··· Data supplied ···

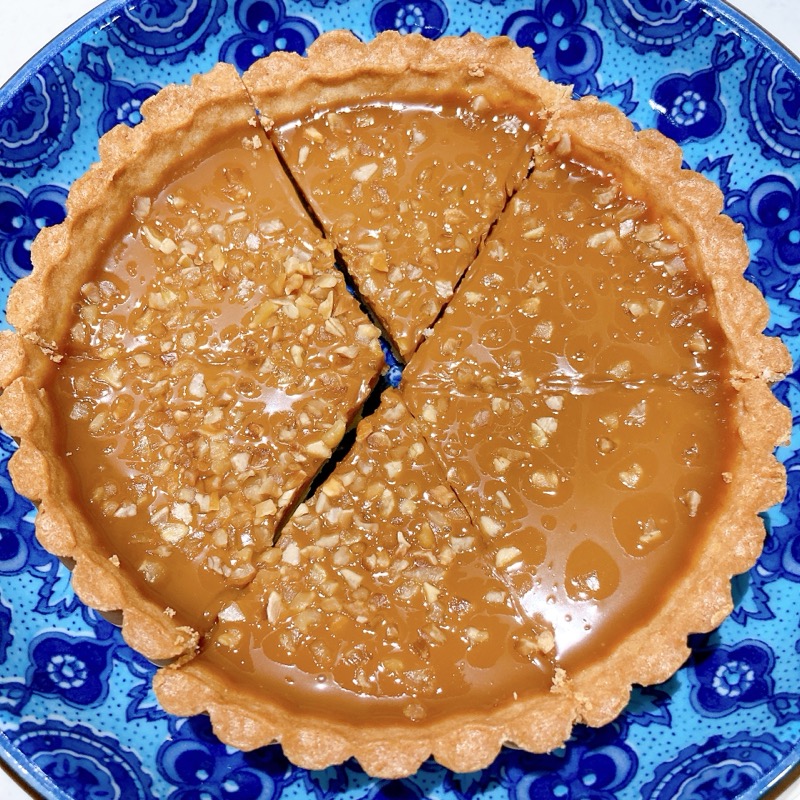 《プレシア》切れてるキャラメルナッツタルト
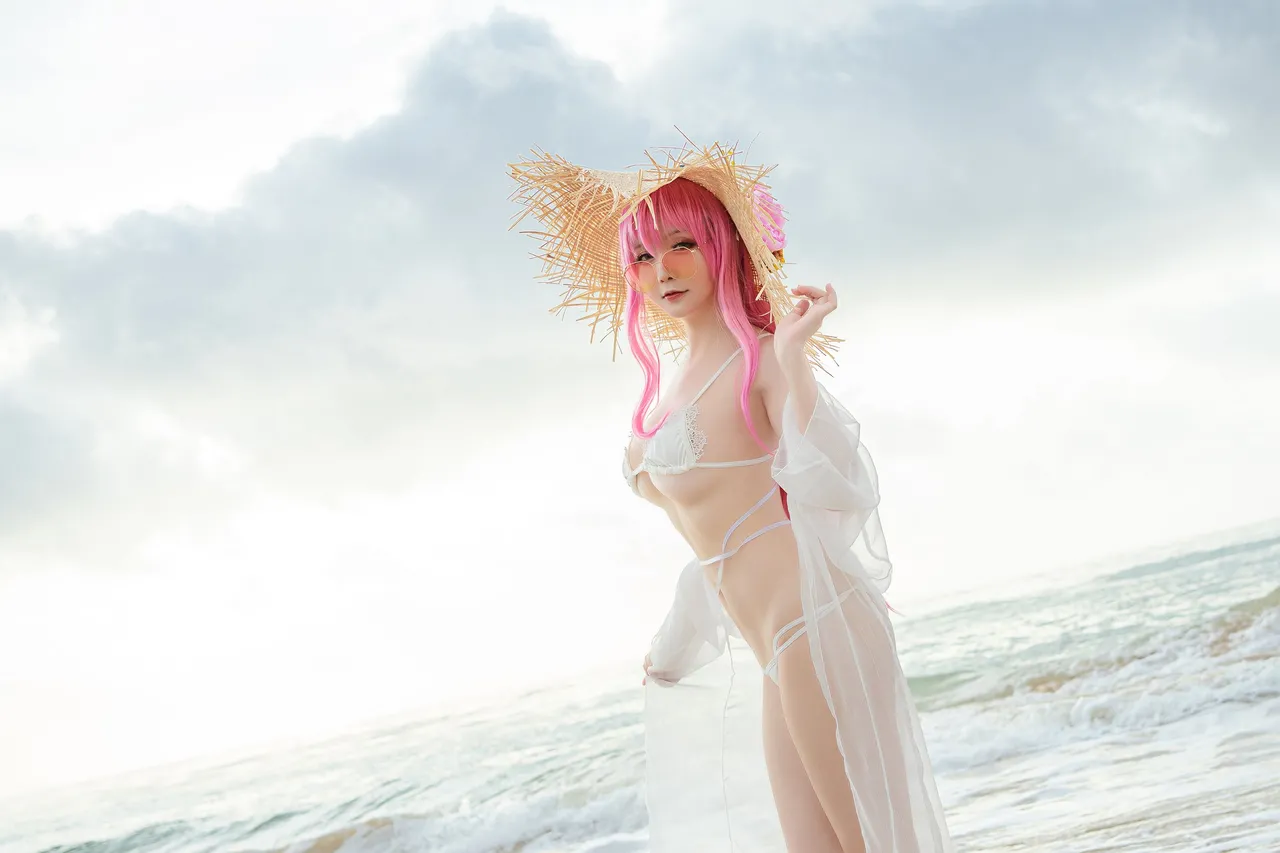 星之迟迟 Surcouf Bikini-erohere1.webp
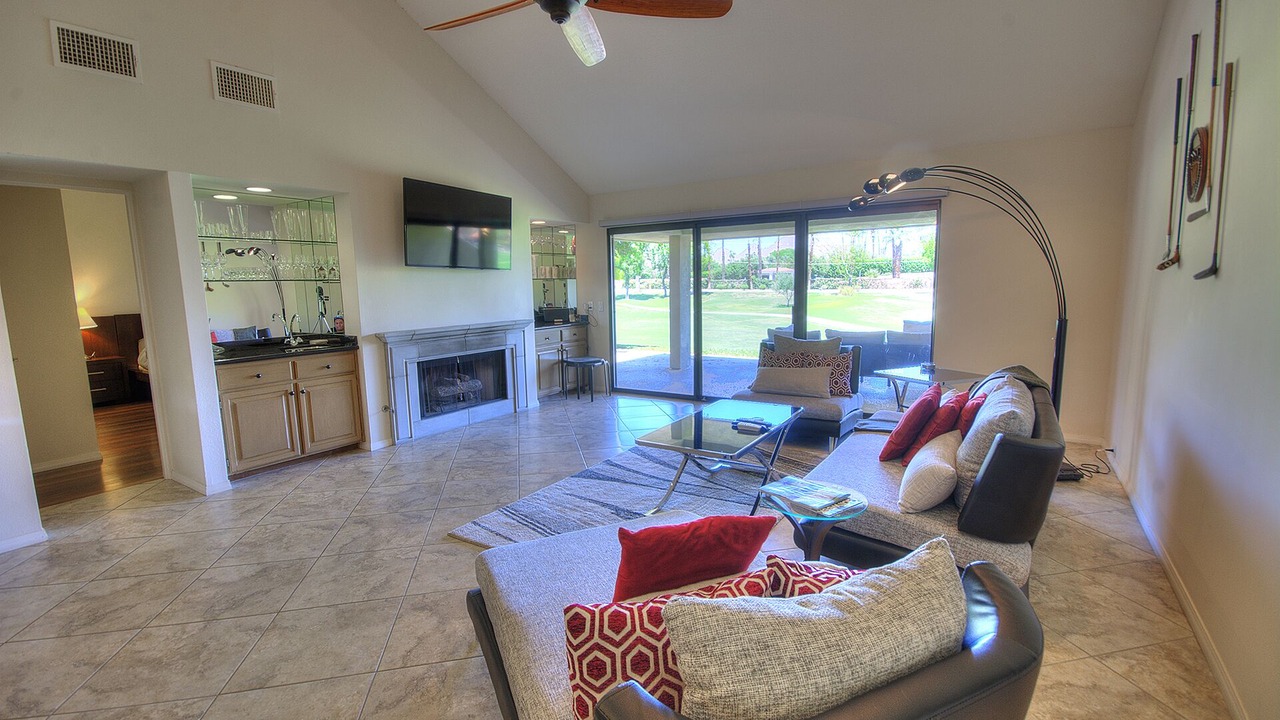 Photo of Livingroom in Village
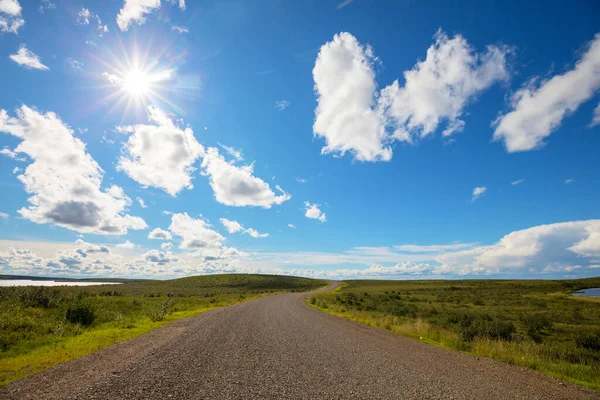 Infinita Highway Dempster Perto Círculo Polar Ártico Estrada Cascalho Remoto — Fotografia de Stock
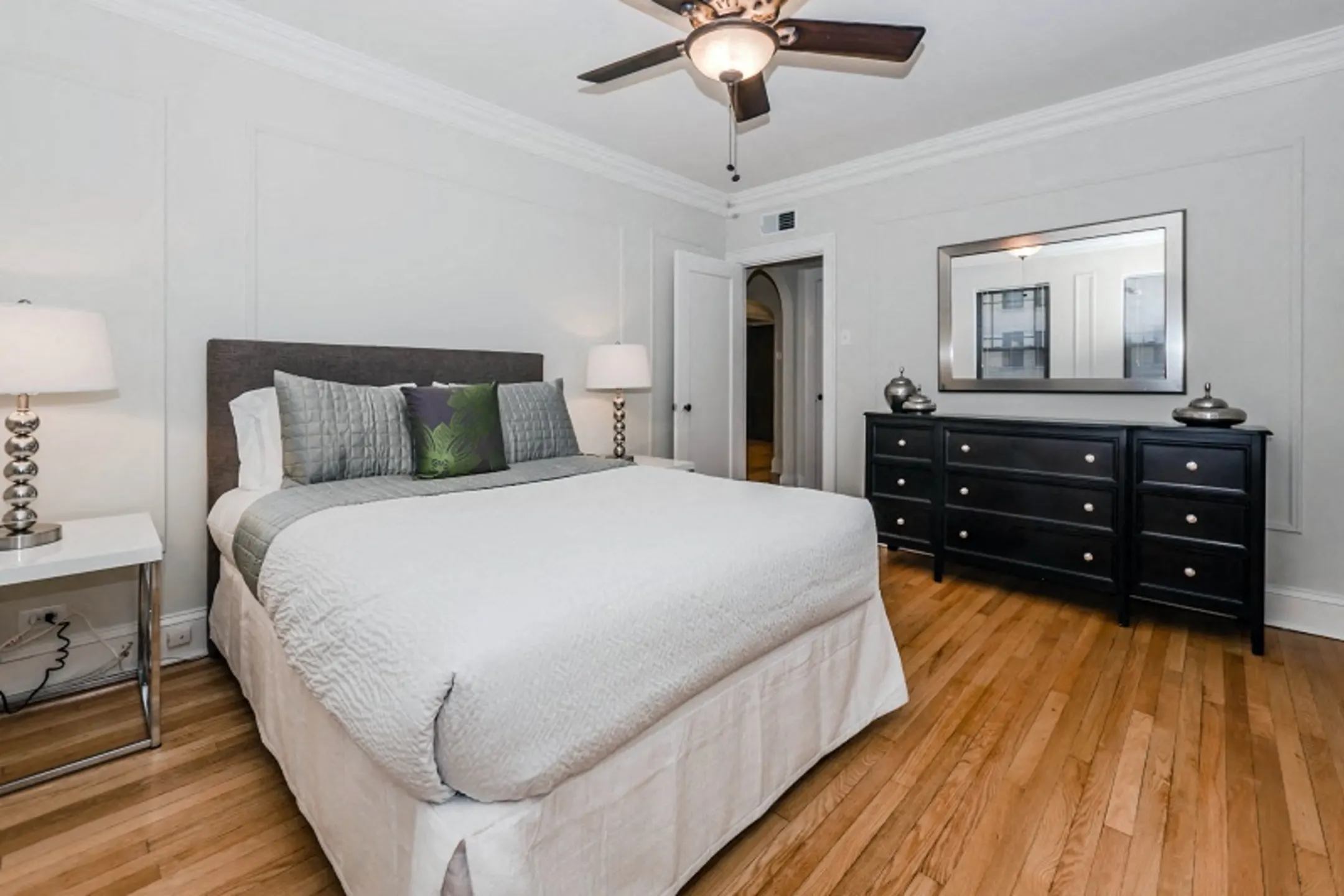 Bedroom - The Chatelaine - Chicago, IL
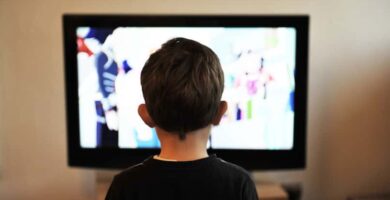 Miksi YouTube pysyy älytelevisiosi logossa, lukitsee tai leikkaa videoita? - Ratkaisu 32 nino mirando television 11709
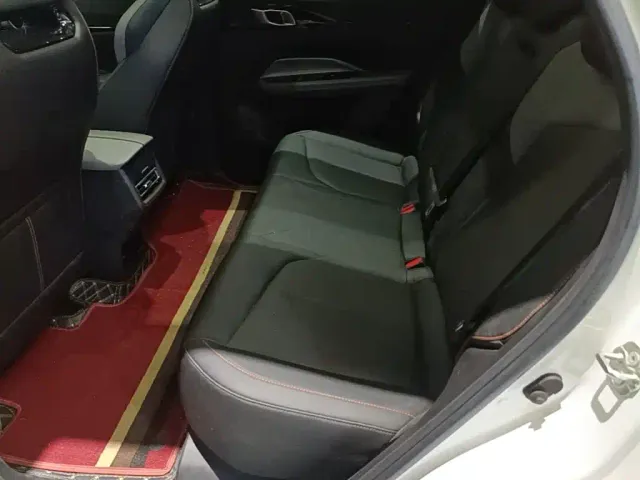Changan Oshan Z6 EV — Фото автомобиля 12
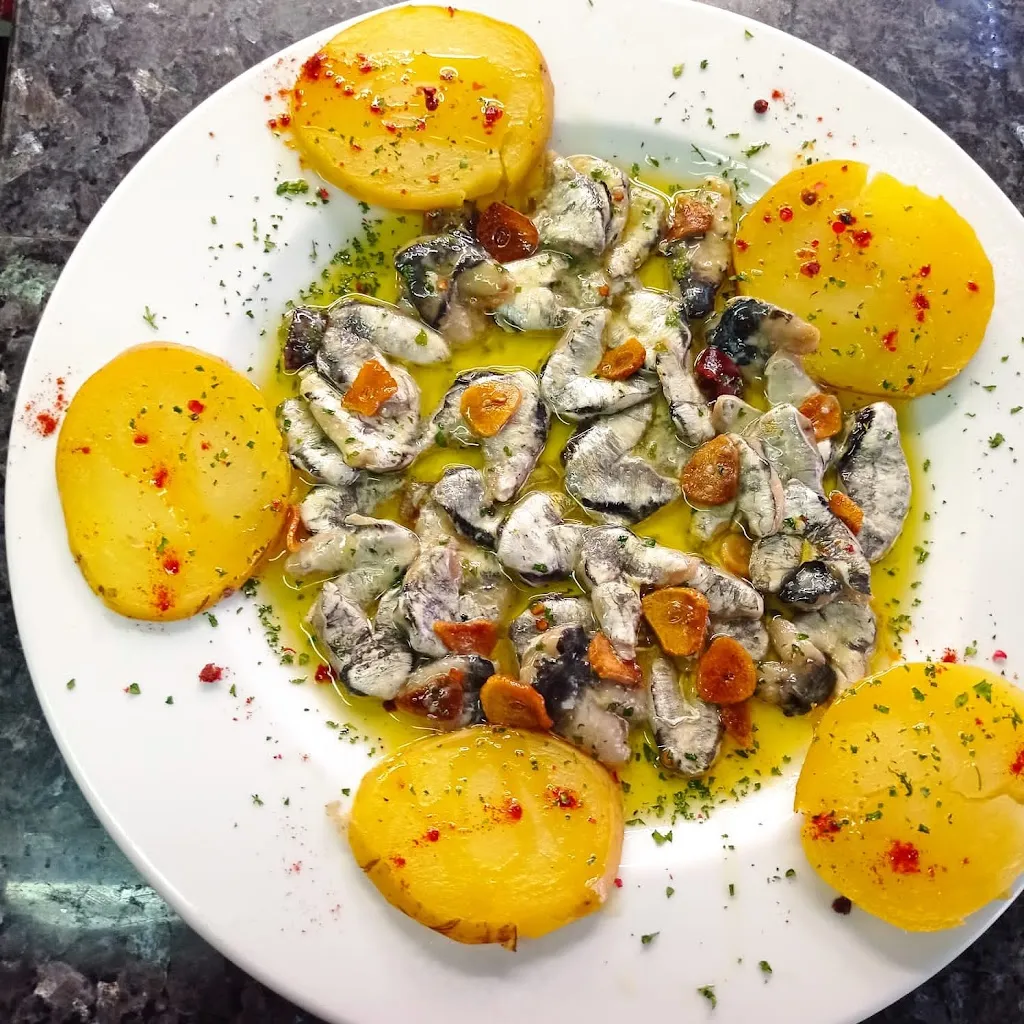 Menu_La tasca de lu_Velilla de San Antonio_image_4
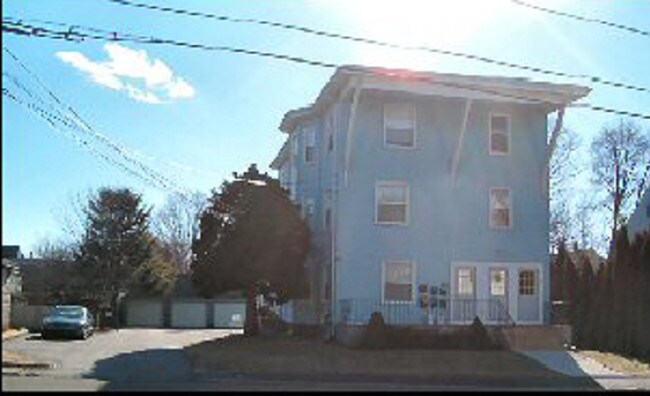 6-10 Exeter St in Taunton, MA - Foto de edificio - Building Photo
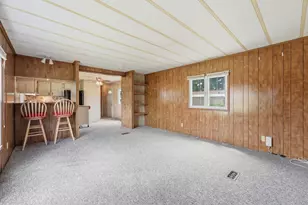 21 4th Ave, Westfield, MA 01085 - Photo 6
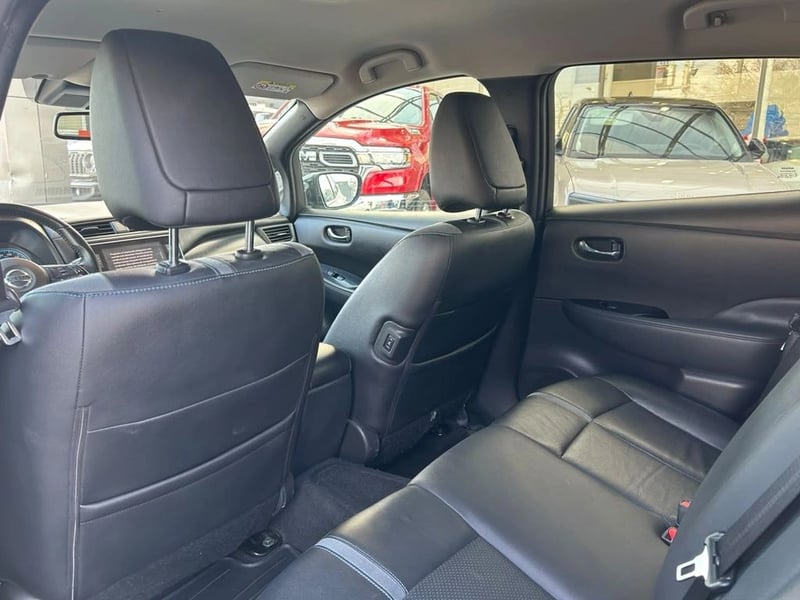 Nissan LEAF ZE1 2022 - Imagen 9 de 16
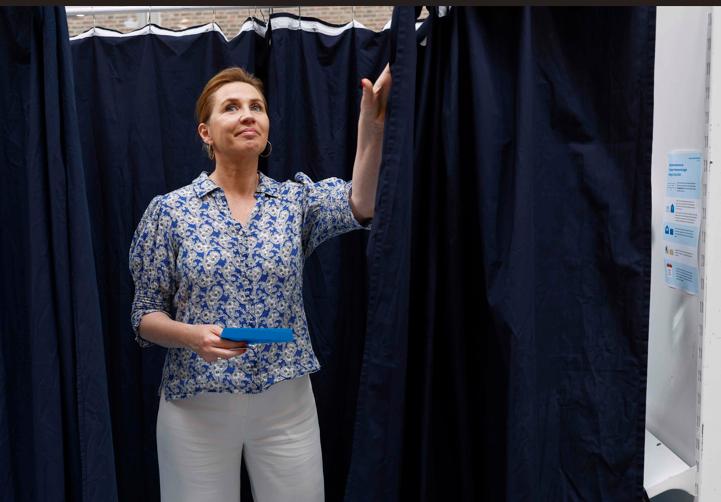 不可思议！丹麦首相大白天在首都街头被人殴打！

6月7日，丹麦首相弗雷泽里克森在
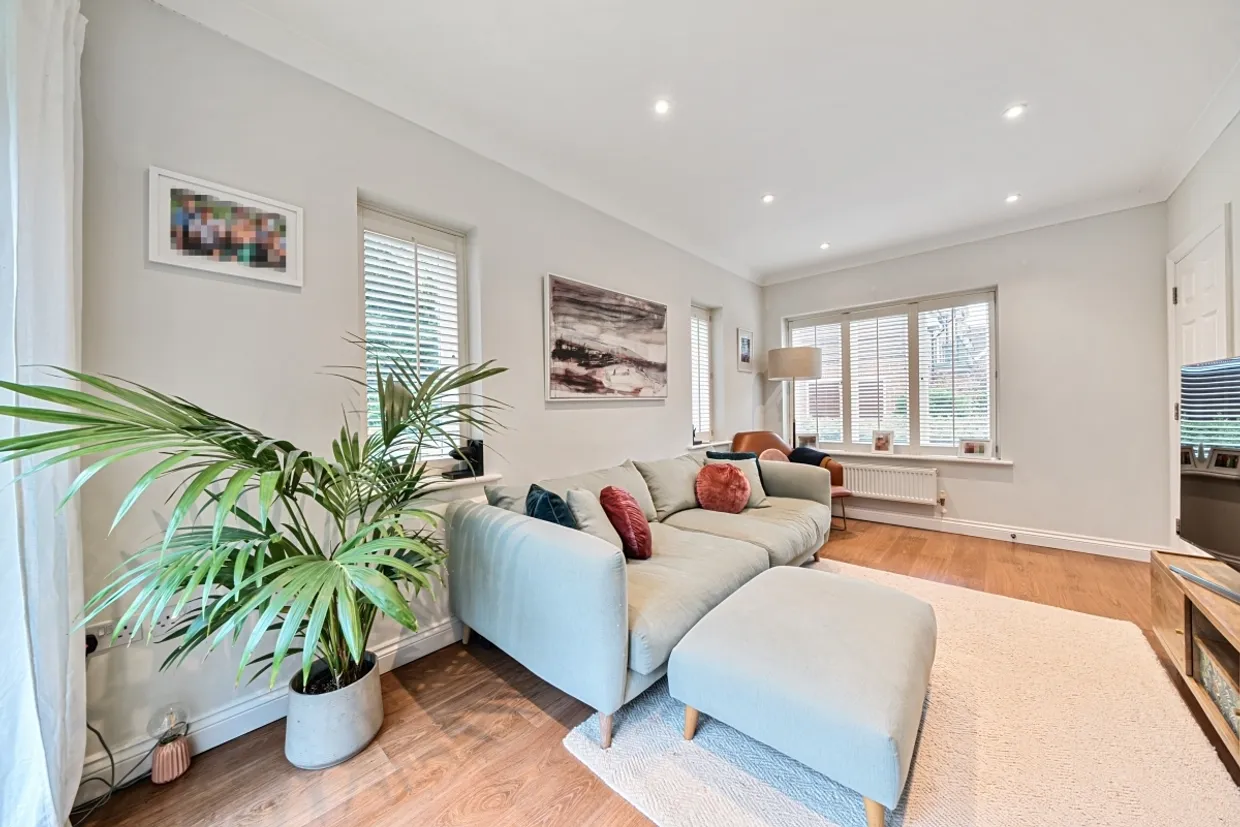 Mulberry Way, Ashtead KT21 photo 2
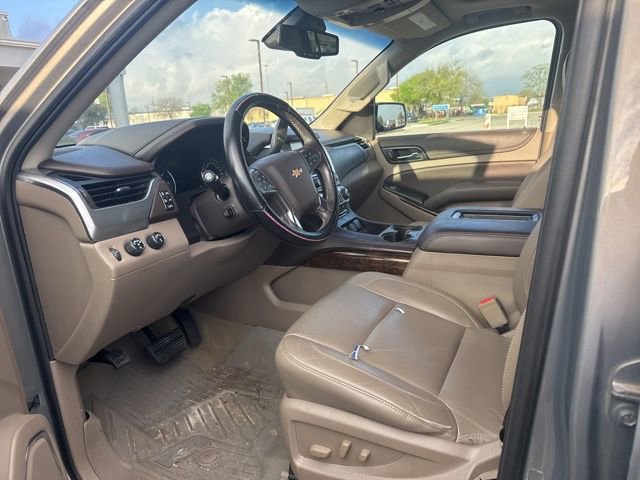 Used 2017 Chevrolet Suburban LT image 11
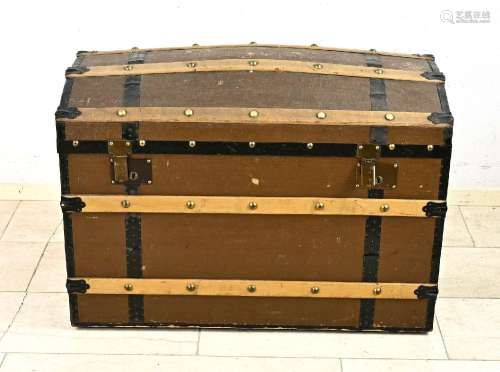 Travel case, around 1920, with wood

···

- About this task -
Return the material from the line containing "6-10 Exeter St" through the line containing "Used 2017 Chevrolet Suburban LT image 11", exactly and in full, but without its pictures.

- Reply to the task -
 6-10 Exeter St in Taunton, MA - Foto de edificio - Building Photo
 21 4th Ave, Westfield, MA 01085 - Photo 6
 Nissan LEAF ZE1 2022 - Imagen 9 de 16
 不可思议！丹麦首相大白天在首都街头被人殴打！

6月7日，丹麦首相弗雷泽里克森在
 Mulberry Way, Ashtead KT21 photo 2
 Used 2017 Chevrolet Suburban LT image 11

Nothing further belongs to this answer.